Optionally, the apparatus further comprises a washing unit 606 for:
detecting to obtain each noise pixel point of the edge of the target depth area; the noise pixel points refer to pixel points of which the gradient in the vertical direction and/or the gradient in the horizontal direction is greater than a preset gradient threshold value;
deleting the depth value of each noise pixel point;
when the selecting unit 604 selects a pixel point located in the to-be-repaired area and adjacent to the repaired pixel point or the pixel point in the target depth area as the to-be-repaired pixel point, the selecting unit is specifically configured to:
and selecting pixel points which are located in the region to be repaired and are adjacent to the repaired pixel points or the pixel points in the target depth region and the noise pixel points which are not repaired as the pixel points to be repaired.

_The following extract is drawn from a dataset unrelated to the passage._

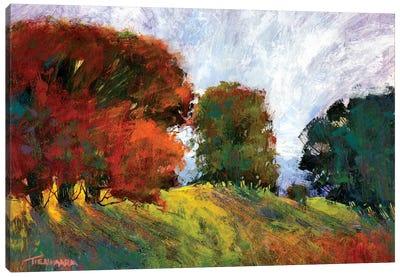 Aura Of Fall III Canvas Art Print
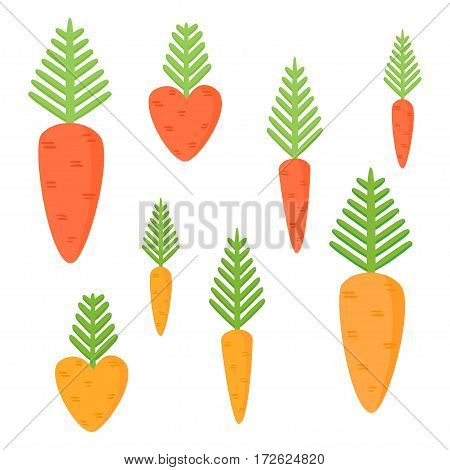 Simple juicy carrots isolated on white background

Optionally, the apparatus further includes a transforming unit 607 configured to:
respectively determining a plurality of groups of mutually matched feature points in the depth image and the infrared image; the group of mutually matched feature points comprises two pixel points which are respectively positioned in the depth image and the infrared image and correspond to the same space point;
performing affine transformation on a target infrared region in the infrared image based on a plurality of groups of mutually matched characteristic points to obtain a transformed target infrared region;
when the determining unit 603 determines, in the depth image, a reference region located at the same position and having the same shape as the target infrared region, specifically:
a reference region having the same shape and located at the same position as the affine-transformed infrared region is determined in the depth image.
Optionally, the repair unit 605 includes:
the accumulation unit is used for accumulating the distance between each reference pixel point and the pixel point to be repaired to obtain an accumulated distance;
the first calculating unit is used for calculating the ratio of the distance between the reference pixel point and the pixel point to be repaired to the accumulated distance aiming at each reference pixel point to obtain the distance ratio of the reference pixel points;
the second calculation unit is used for calculating the distance ratio of each reference pixel point and the difference value of 1 to obtain the weight of each reference pixel point;
the third calculation unit is used for calculating to obtain a weighted average value of the depth values of the plurality of reference pixel points based on the weight of each reference pixel point and the depth value of each reference pixel point;
and the updating unit is used for updating the depth value of the pixel point to be repaired into a weighted average value to obtain the repaired pixel point.
The specific working principle of the device for restoring a depth image provided in this embodiment may refer to specific steps in the method for restoring a depth image provided in any embodiment of the present application, and details are not described here.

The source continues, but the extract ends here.